#### Given exercise:
Rewrite the material starting with the line containing "Could you assess" and going on through the line containing "0.01 metres", requests included. Scale every coordinate and distance in the answers by 0.55, rounding each result to the same number of decimal places as the original and rounding halves up.

------ Stored rows ------

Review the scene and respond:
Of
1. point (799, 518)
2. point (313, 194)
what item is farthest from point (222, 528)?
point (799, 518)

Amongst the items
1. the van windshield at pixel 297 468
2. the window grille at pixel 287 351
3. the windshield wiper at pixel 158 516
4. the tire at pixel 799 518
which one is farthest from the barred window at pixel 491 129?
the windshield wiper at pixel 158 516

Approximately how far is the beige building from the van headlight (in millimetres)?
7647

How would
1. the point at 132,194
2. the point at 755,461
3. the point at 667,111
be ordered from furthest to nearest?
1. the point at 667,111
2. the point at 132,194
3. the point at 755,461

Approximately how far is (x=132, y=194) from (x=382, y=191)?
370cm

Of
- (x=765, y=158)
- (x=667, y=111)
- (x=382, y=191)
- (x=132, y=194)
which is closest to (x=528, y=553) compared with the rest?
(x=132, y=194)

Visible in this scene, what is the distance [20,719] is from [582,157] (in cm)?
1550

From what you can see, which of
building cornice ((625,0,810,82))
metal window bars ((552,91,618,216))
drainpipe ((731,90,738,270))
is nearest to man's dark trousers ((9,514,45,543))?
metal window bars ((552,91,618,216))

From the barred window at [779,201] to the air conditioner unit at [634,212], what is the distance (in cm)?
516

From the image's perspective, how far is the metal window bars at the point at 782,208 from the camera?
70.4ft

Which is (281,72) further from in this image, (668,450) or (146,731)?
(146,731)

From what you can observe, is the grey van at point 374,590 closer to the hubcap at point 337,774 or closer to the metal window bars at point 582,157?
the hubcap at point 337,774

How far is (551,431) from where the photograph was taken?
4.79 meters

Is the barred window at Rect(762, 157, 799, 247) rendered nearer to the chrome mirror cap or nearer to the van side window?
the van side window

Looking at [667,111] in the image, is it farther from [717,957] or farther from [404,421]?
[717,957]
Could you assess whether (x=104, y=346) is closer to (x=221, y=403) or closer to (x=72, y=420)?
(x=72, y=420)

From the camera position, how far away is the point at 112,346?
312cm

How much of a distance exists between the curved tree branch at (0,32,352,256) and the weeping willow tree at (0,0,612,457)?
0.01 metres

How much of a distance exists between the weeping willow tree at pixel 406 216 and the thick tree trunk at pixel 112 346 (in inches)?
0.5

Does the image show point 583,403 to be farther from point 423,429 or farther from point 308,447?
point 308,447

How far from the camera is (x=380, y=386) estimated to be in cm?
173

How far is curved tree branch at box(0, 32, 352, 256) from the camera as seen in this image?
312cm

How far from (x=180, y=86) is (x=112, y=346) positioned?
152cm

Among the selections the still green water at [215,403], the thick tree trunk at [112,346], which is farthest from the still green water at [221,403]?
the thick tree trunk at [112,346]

------

#### Completed task:
Could you assess whether (x=104, y=346) is closer to (x=221, y=403) or closer to (x=72, y=420)?
(x=40, y=231)

From the camera position, how far away is the point at 112,346?
172cm

How much of a distance exists between the curved tree branch at (0,32,352,256) and the weeping willow tree at (0,0,612,457)?
0.01 metres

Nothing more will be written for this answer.